***** Extract *****
# Exhaust manifold gaskets



## TK69tempest (Feb 28, 2011)

OK - so she's not even 100% road ready yet and I'm already tired of all the headaches that my headers are causing - obviously, I'll be looking at getting a set of R.A.R.E. 2 1/2" manifolds. I seem to recall reading somewhere that the factory didn't use gaskets on the exhaust manifolds - is this true? 

R.A.R.E. has one set do D-port gaskets on their website - should I use those or is there a better set on the market?


----------



## BearGFR (Aug 25, 2008)

They won't be 'factory', but I really like the Remflex gaskets. They're thick layered graphite and when you install them they "crush" to make a seal. They can even be reused if you're very careful.

Bear


----------



## FlambeauHO (Nov 24, 2011)

I used Percy's dead soft aluminum layered gaskets. Good luck with them so far.


----------



## TK69tempest (Feb 28, 2011)

Thanks for the suggestions guys - I'll check them out. Just can't deal with all of the issues that go along with headers anymore. I'm sure that there are headers on the market that are better than the ones I currently have, but for a little less $ and a lot less  - I'm going to go with the manifolds...

Thanks again - :cheers


----------



## geeteeohguy (Feb 2, 2008)

The stock sheet metal gaskets that come in the overhaul kit or from felpro work perfectly with the cast iron manifolds. You don't need or want a thick gasket here....warpage could result....especially since the HO/RA cast manifolds don't use all the bolts. Just go with the stock cheapo sheet metal ones and you'll be fine. That's been my experience, anyway.
*****
Instructions:
1) Please say whether each statement below agrees with the gasket thread above, answering yes or no and quoting the words of the thread that decide it. (a) BearGFR says the Remflex gaskets can be reused with care. (b) FlambeauHO installed Remflex graphite gaskets. (c) geeteeohguy advises a thick gasket with the cast iron manifolds.
2) Carry the exhaust manifold gasket thread above forward from its final post.
***** Entries supplied *****
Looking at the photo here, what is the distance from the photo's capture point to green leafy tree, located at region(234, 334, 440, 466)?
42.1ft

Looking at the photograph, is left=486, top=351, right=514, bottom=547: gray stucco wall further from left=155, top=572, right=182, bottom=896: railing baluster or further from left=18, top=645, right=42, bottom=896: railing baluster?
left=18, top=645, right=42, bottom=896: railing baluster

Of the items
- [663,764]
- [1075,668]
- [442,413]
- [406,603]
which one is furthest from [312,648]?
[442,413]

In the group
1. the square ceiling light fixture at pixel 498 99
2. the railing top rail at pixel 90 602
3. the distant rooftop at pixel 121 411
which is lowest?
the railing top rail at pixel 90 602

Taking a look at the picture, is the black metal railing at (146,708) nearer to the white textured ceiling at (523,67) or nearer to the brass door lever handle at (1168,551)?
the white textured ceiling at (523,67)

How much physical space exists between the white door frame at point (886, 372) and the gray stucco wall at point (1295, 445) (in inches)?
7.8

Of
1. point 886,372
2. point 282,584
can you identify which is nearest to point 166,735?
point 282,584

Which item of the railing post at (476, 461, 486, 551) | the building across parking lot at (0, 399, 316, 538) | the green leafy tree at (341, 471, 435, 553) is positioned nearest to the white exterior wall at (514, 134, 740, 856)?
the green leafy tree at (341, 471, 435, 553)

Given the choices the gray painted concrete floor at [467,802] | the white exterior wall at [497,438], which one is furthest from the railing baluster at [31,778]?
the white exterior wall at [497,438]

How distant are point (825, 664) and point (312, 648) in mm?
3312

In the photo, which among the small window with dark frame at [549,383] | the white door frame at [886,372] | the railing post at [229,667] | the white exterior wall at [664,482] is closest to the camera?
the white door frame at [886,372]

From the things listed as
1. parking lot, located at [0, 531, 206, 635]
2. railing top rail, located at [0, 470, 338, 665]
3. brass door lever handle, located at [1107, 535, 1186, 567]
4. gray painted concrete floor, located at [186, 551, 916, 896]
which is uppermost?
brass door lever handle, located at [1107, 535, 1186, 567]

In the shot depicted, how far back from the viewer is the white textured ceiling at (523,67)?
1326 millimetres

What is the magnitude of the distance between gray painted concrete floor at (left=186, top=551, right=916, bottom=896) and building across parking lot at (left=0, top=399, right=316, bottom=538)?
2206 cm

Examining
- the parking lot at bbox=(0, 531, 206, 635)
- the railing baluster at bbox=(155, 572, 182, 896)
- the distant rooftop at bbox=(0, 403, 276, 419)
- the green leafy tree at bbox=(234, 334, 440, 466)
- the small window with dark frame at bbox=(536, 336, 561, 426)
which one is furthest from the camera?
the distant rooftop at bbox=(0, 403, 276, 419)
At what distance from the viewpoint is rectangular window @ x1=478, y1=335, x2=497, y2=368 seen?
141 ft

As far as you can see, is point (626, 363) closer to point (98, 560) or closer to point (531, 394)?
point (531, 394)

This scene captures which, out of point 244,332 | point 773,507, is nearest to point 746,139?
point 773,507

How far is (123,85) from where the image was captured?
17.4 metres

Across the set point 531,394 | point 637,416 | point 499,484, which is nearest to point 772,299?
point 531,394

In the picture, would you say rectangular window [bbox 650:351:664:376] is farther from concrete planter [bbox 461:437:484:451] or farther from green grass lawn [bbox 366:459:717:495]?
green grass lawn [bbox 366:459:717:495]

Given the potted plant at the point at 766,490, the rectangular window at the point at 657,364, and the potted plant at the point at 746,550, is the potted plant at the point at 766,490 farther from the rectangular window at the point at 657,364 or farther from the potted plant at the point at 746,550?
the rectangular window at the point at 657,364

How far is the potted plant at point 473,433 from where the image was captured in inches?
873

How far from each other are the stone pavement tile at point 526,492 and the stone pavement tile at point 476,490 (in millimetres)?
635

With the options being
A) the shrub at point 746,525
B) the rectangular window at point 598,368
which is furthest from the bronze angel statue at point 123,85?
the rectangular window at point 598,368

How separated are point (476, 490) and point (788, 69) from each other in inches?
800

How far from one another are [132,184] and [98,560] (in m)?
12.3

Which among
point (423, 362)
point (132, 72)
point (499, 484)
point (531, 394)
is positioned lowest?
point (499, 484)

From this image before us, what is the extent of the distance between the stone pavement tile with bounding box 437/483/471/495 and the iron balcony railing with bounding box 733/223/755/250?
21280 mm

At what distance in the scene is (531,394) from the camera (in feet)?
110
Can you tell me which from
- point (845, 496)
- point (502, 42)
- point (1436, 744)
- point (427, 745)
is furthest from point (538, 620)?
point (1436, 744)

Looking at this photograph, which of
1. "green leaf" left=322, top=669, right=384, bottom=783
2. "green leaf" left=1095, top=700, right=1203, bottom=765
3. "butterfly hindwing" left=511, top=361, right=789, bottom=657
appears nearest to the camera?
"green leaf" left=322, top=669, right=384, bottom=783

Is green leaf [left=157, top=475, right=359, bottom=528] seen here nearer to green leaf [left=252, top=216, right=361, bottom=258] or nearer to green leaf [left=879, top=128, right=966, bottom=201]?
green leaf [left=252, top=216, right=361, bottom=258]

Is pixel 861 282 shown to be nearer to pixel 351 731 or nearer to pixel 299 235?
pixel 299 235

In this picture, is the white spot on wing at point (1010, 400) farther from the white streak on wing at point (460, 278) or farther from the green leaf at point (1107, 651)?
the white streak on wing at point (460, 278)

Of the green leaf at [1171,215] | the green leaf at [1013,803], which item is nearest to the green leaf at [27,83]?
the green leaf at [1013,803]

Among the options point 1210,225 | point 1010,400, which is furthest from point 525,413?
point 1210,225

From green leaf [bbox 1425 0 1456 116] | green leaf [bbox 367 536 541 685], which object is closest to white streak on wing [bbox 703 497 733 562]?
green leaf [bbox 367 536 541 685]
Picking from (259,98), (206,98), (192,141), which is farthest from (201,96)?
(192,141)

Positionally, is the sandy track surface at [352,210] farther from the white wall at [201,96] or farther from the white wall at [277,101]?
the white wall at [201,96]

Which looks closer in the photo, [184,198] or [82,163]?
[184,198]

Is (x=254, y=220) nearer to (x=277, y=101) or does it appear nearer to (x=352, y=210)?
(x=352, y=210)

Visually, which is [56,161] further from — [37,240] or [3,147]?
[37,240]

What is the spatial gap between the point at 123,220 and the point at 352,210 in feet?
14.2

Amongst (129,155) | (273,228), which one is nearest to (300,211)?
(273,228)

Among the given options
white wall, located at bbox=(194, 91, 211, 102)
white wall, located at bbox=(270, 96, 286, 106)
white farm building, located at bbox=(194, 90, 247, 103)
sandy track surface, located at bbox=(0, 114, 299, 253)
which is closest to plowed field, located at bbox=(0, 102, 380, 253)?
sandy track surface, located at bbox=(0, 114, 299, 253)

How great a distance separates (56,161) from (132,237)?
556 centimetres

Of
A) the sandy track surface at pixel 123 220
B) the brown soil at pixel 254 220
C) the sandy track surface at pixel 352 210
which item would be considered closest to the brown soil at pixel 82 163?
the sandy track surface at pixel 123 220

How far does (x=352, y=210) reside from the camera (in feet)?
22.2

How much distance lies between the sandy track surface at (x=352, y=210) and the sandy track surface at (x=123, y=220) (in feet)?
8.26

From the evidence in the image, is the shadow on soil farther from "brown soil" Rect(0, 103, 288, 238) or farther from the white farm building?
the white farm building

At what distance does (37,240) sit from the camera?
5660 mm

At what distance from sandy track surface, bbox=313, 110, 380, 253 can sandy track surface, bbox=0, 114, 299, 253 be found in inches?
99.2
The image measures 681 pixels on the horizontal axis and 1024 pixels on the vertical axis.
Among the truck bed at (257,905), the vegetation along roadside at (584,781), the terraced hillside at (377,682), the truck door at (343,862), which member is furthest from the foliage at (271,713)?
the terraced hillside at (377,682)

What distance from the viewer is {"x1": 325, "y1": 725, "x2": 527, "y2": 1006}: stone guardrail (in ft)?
*****
Task responses:
1)
(a) Yes: "They can even be reused if you're very careful."
(b) No: "I used Percy's dead soft aluminum layered gaskets."
(c) No: "You don't need or want a thick gasket here"

2)
----------



## heyman (Jan 15, 2010)

geeteeohguy said:


> The stock sheet metal gaskets that come in the overhaul kit or from felpro work perfectly with the cast iron manifolds. You don't need or want a thick gasket here....warpage could result....especially since the HO/RA cast manifolds don't use all the bolts. Just go with the stock cheapo sheet metal ones and you'll be fine. That's been my experience, anyway.[/QUOTE I second this.


----------



## FlambeauHO (Nov 24, 2011)

I used the Percy's gaskets because I had an exhaust leak with stock gaskets on my RA manifolds. In lieu of removing and re-planing the offending head I used these. Since it sounded like the originator voiced concerns of leaks I mentioned the Percy's as an option. Of course always give the thin stock gaskets a try first...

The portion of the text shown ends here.